[Records provided]

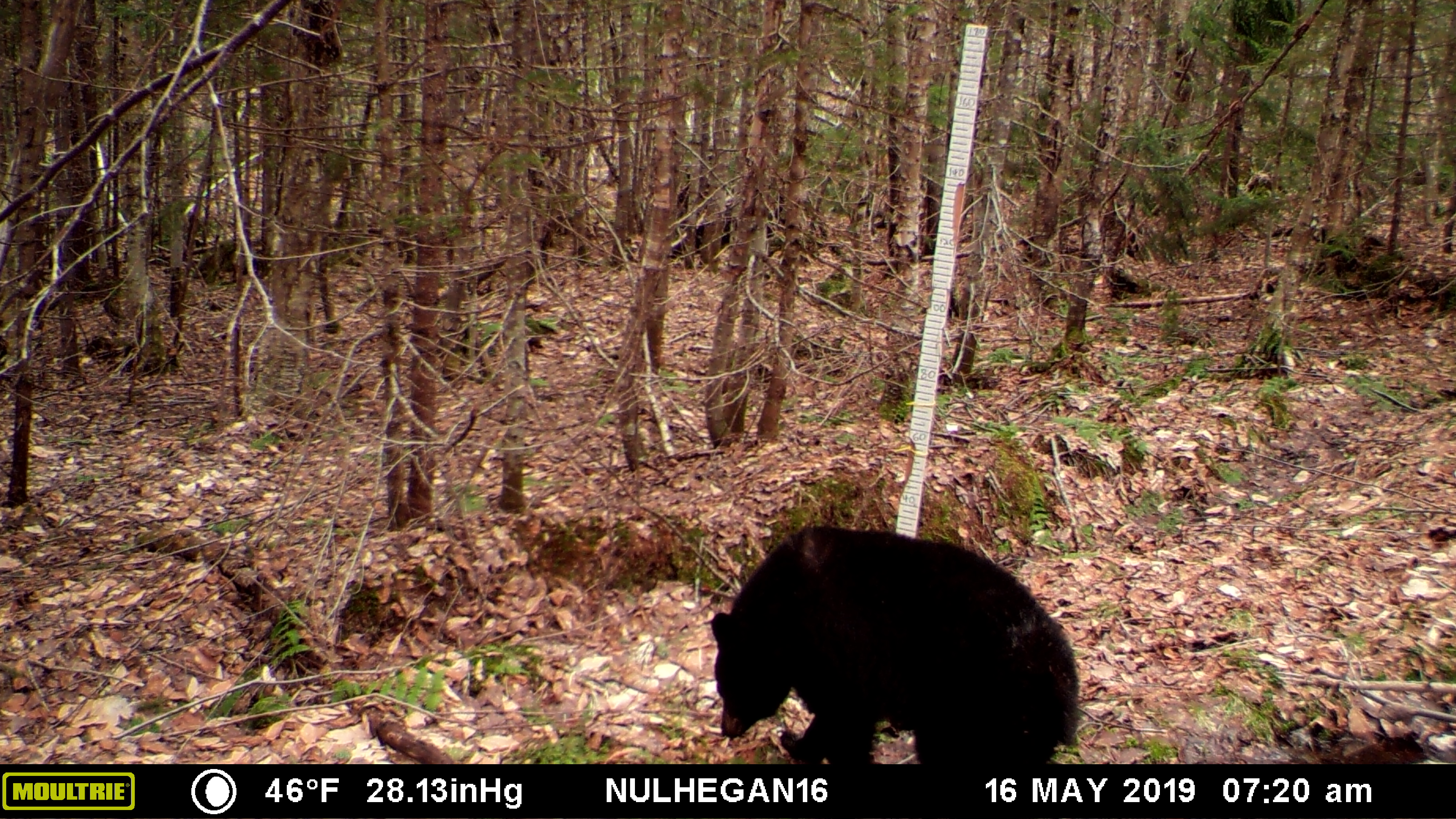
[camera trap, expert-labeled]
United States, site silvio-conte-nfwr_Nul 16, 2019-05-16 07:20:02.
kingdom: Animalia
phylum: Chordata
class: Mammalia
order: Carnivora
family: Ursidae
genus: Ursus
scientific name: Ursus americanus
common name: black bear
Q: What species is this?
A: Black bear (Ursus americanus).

* * *

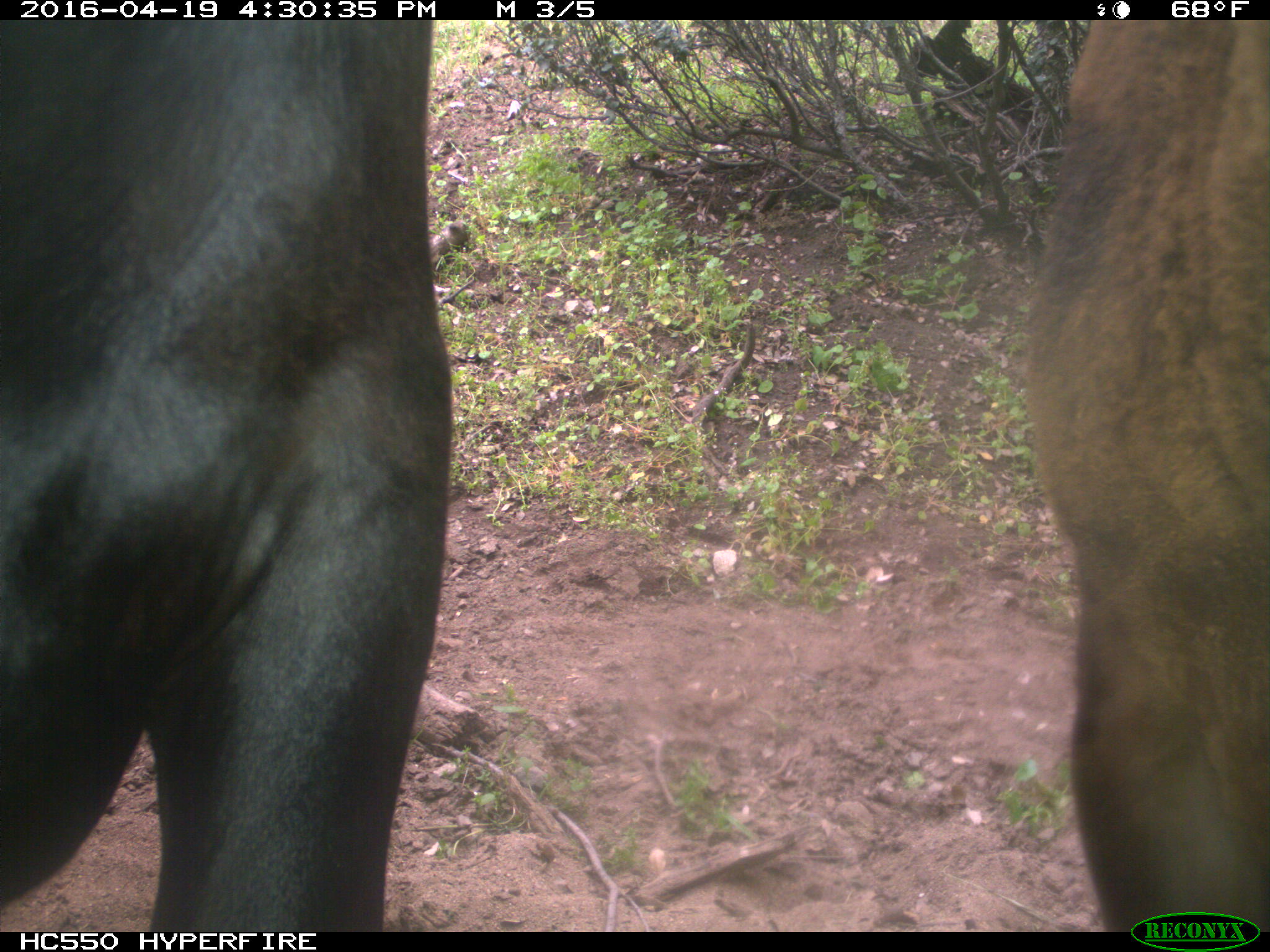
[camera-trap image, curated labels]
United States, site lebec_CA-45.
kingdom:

* * *

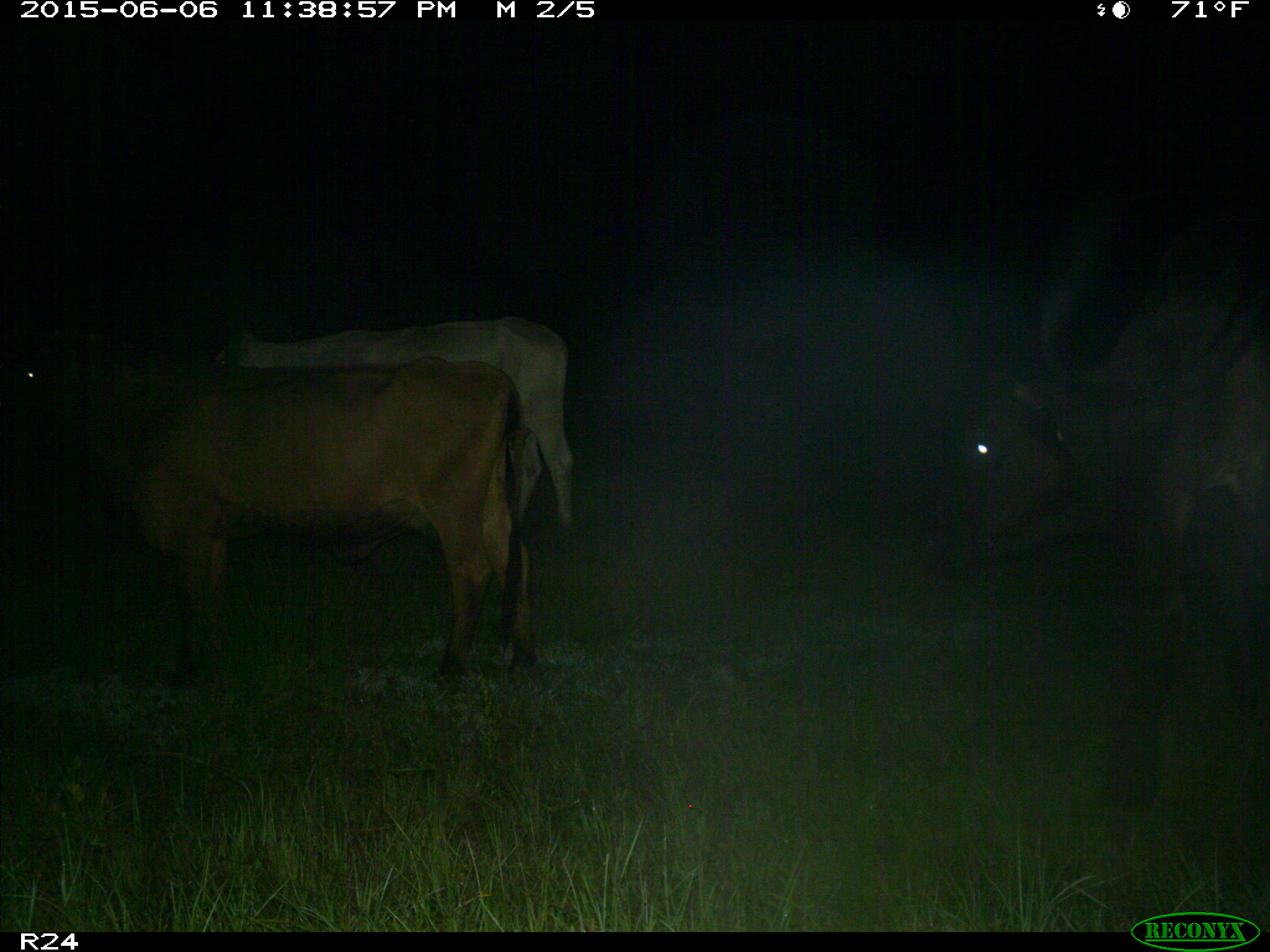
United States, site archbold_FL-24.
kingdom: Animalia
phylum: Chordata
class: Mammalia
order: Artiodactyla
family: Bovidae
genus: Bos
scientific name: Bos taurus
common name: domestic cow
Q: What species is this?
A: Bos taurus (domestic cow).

[Exercise description]
Would you please repeat exactly the lines above, starting at the line with "[camera trap, expert-labeled]" and stopping at the line with "A: Black bear (Ursus americanus).", both included?

[The answer]
[camera trap, expert-labeled]
United States, site silvio-conte-nfwr_Nul 16, 2019-05-16 07:20:02.
kingdom: Animalia
phylum: Chordata
class: Mammalia
order: Carnivora
family: Ursidae
genus: Ursus
scientific name: Ursus americanus
common name: black bear
Q: What species is this?
A: Black bear (Ursus americanus).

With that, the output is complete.